• Gino le pieux... le champion au grand coeur

    Gino le pieux...

    Au moment du départ du Tour d'Italie cycliste en fin de semaine en Israël, l'ancien champion Gino BARTALI, était au centre de tous les commentaires de presse. A la veille de l'entrée en guerre de son pays, c'était l'un des derniers vainqueurs italiens de la Grande Boucle. Et aussi un homme à propos duquel continue à courir aujourd'hui l'image d'un homme profondément croyant que l'on avait même été jusqu'à baptiser du surnom de "Gino le pieux". Parce qu'on l'avait surpris à remercier La Madone lors de l'une de ses victoires ! Ce que l'on sait moins pour ne l'avoir appris qu'en 2013, c'est que Gino avait, sous l’occupation nazie, usé de sa renommée pour tromper la vigilance des patrouilles SS et autres fascistes, et fournir à vélo de faux papiers à des juifs entrés dans la clandestinité. Un secret qu'il gardera de son vivant sans jamais en parler !

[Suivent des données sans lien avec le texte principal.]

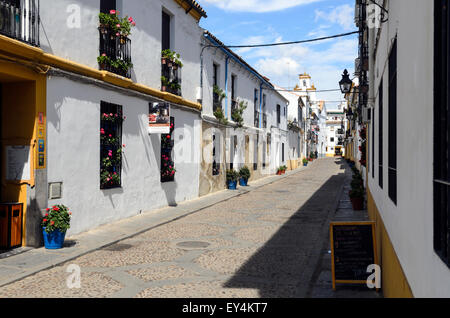 A street in the Centro District, Cordoba, Andalucia, Spain,Europe, - Stock Image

    Champion puritain, fumeur invétéré, opposé aux idées fascistes de Benito MUSSOLINI, dévot de Sainte-Thérèse, on avait souvent du mal à comprendre ce qui motivait un personnage au regard inexpressif parfois capable de tous les excès. Comme dans les Pyrénées, lorsque effrayé par une horde de spectateurs sur le bord de la route, il avait décidé d'entraîner toute son équipe dans l'abandon du Tour 1950 alors que son coéquipier Fiorenzo MAGNI portait le maillot jaune. Déjà deux fois vainqueur de l'épreuve, avait-il cru à une sorte de fatalité et avait-il vu chez l'un de ces supporteurs français agités de Jean ROBIC roulant dangeureusement les "r" une véritable menace au point de tout déformer. C'est possible. Mais s'il avait cru être menacé par un homme avec son couteau, il avait oublié de mentionner que son prétendu agresseur brandissait un saucisson dans son autre main. Lauréat également de trois Tours d'Italie (1936,1937 et 1948) il avait participé avec Fausto COPPI et dans l'effervescence d'une reprise économique à la relance d'une Italie défaite et honteuse qui s'en voulut longtemps d'avoir été embarquée aux côtés des nazis, par un Duce aux idées contestables, dans un conflit trop grand pour elle. C'est dire s'il avait contribué à sauver son pays avec le "campionissimo" le sauvant même d'une guerre civile en gagnant une étape déterminante dans le Tour de France 1948 après l'attentat manqué contre le responsable communiste Palmiro TOGLIATTI. Jouissant d'une grande aura et comptant même parmi ses admiratrices La CALLAS rencontrée sur les plateaux de télévision, les "tifosi" lui jetaient des pétales de rose sur la route en signe de dévotion. Il faut dire que Gino BARTALI était sorti grandi de la guerre en cachant ce secret que le champion cycliste cachera puisque la vérité ne surgira qu'en 2013 faisant de lui "un juste" qui vient d'être cette fois-ci assez largement reconnu.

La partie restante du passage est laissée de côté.